[PROMPT] Below is a listing to transcribe in full and exactly; keep the pictures out.
++++ DATASET ROWS ++++
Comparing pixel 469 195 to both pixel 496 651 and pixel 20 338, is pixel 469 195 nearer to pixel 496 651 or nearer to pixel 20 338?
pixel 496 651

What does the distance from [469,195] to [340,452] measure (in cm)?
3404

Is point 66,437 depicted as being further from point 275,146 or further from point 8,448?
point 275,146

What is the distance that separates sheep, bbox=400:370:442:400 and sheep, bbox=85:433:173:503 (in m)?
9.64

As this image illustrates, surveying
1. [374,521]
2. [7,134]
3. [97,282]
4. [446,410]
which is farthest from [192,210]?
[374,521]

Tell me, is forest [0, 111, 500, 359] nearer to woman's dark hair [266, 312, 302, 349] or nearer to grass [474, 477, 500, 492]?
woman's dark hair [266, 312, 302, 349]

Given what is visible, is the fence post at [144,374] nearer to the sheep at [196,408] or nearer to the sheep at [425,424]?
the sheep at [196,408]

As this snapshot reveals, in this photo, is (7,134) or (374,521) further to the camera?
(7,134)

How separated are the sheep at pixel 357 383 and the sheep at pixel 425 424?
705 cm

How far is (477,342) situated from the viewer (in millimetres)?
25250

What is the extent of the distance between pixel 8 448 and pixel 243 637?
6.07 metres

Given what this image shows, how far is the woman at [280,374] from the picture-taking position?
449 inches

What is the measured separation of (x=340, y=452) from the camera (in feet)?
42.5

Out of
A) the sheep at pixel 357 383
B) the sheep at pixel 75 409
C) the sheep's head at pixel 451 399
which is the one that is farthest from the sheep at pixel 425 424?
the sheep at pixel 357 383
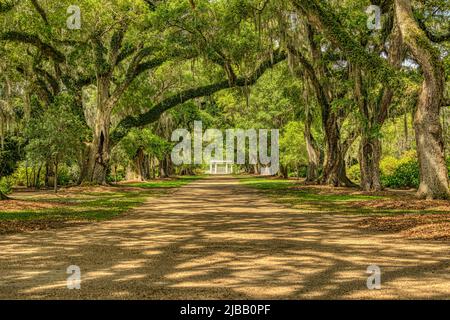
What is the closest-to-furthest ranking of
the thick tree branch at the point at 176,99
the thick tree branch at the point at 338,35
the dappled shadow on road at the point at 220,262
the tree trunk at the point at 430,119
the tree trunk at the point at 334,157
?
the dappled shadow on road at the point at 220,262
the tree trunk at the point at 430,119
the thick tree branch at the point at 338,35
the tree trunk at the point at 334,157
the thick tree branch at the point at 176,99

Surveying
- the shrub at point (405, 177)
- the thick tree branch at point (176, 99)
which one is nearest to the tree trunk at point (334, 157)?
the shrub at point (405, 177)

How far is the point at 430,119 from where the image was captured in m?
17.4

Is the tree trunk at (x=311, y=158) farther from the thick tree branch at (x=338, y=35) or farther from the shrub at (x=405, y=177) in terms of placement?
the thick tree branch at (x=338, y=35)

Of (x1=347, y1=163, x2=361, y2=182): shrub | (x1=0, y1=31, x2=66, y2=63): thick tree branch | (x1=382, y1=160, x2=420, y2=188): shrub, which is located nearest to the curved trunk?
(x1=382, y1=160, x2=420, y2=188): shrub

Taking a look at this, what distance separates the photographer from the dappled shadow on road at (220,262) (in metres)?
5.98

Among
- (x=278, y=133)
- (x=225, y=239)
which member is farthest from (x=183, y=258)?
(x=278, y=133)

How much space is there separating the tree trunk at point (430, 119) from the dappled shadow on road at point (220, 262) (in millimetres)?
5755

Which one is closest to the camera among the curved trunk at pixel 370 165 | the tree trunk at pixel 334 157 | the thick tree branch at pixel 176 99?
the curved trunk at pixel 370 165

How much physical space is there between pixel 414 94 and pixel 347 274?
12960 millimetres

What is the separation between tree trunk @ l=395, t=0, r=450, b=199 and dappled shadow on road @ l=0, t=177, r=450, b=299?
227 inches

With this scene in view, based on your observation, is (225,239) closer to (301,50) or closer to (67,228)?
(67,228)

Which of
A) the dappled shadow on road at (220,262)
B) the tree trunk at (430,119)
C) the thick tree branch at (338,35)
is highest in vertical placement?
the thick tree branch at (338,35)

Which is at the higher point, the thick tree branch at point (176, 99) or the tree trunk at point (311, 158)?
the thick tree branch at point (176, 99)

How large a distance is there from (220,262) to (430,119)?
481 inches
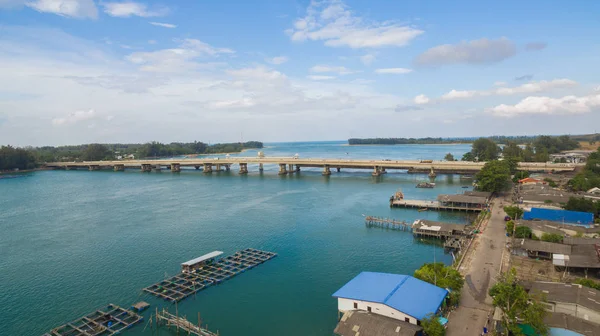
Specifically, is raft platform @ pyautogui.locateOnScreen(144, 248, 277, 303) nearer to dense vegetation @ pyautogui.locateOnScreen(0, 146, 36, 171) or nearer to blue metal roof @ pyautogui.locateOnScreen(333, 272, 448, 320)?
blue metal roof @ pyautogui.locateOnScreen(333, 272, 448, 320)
++++
[ANSWER TO THIS TASK]
Comparing pixel 469 195 to both pixel 496 651 and pixel 20 338, is pixel 469 195 nearer to pixel 496 651 or nearer to pixel 20 338?
pixel 496 651

What does the distance from [469,195] to [340,452] measure (in cm)?
3404

Is point 66,437 depicted as being further from point 275,146 or further from point 8,448?
point 275,146

What is the distance that separates sheep, bbox=400:370:442:400 and sheep, bbox=85:433:173:503 (in m)?
9.64

As this image illustrates, surveying
1. [374,521]
2. [7,134]
3. [97,282]
4. [446,410]
which is farthest from [192,210]?
[374,521]

Tell me, is forest [0, 111, 500, 359] nearer to woman's dark hair [266, 312, 302, 349] or nearer to grass [474, 477, 500, 492]?
woman's dark hair [266, 312, 302, 349]

Given what is visible, is the fence post at [144,374] nearer to the sheep at [196,408] or nearer to the sheep at [425,424]?
the sheep at [196,408]

As this snapshot reveals, in this photo, is (7,134) or (374,521) further to the camera?
(7,134)

How separated are the sheep at pixel 357 383 and the sheep at pixel 425 424?
705 cm

How far is (477,342) situated from the viewer (in millimetres)?
25250

What is the extent of the distance between pixel 8 448 and pixel 243 637?
6.07 metres

Given what this image shows, how far is the woman at [280,374] from the picture-taking position?
449 inches

What is the measured separation of (x=340, y=452) from the camera (in feet)?
42.5

Out of
A) the sheep at pixel 357 383
B) the sheep at pixel 75 409
C) the sheep's head at pixel 451 399
which is the one that is farthest from the sheep at pixel 425 424?
the sheep at pixel 357 383
What is the closest-to-furthest ranking of
the thick tree branch at the point at 176,99
the thick tree branch at the point at 338,35
the dappled shadow on road at the point at 220,262
the tree trunk at the point at 430,119
the tree trunk at the point at 334,157
?
the dappled shadow on road at the point at 220,262
the tree trunk at the point at 430,119
the thick tree branch at the point at 338,35
the tree trunk at the point at 334,157
the thick tree branch at the point at 176,99

Surveying
- the shrub at point (405, 177)
- the thick tree branch at point (176, 99)
which one is nearest to the tree trunk at point (334, 157)?
the shrub at point (405, 177)

How far is the point at 430,119 from where the image was captured in m?
17.4

Is the tree trunk at (x=311, y=158) farther from the thick tree branch at (x=338, y=35) or farther from the shrub at (x=405, y=177) in terms of placement?
the thick tree branch at (x=338, y=35)

Of (x1=347, y1=163, x2=361, y2=182): shrub | (x1=0, y1=31, x2=66, y2=63): thick tree branch | (x1=382, y1=160, x2=420, y2=188): shrub, which is located nearest to the curved trunk?
(x1=382, y1=160, x2=420, y2=188): shrub

Taking a look at this, what distance separates the photographer from the dappled shadow on road at (220,262) (in metres)?
5.98

Among
- (x=278, y=133)
- (x=225, y=239)
which member is farthest from (x=183, y=258)?
(x=278, y=133)

How much space is there separating the tree trunk at point (430, 119) from the dappled shadow on road at point (220, 262) (in millimetres)?
5755

Which one is closest to the camera among the curved trunk at pixel 370 165 | the tree trunk at pixel 334 157 | the thick tree branch at pixel 176 99?
the curved trunk at pixel 370 165

How much physical space is there between pixel 414 94 and pixel 347 274?
12960 millimetres

What is the separation between tree trunk @ l=395, t=0, r=450, b=199 and dappled shadow on road @ l=0, t=177, r=450, b=299?
227 inches

With this scene in view, based on your observation, is (225,239) closer to (301,50) or closer to (67,228)?
(67,228)

Which of
A) the dappled shadow on road at (220,262)
B) the tree trunk at (430,119)
C) the thick tree branch at (338,35)
is highest in vertical placement?
the thick tree branch at (338,35)

Which is at the higher point, the thick tree branch at point (176, 99) or the tree trunk at point (311, 158)?
the thick tree branch at point (176, 99)

How large a distance is there from (220,262) to (430,119)?
481 inches
Specifically, is raft platform @ pyautogui.locateOnScreen(144, 248, 277, 303) nearer to dense vegetation @ pyautogui.locateOnScreen(0, 146, 36, 171) or nearer to blue metal roof @ pyautogui.locateOnScreen(333, 272, 448, 320)?
blue metal roof @ pyautogui.locateOnScreen(333, 272, 448, 320)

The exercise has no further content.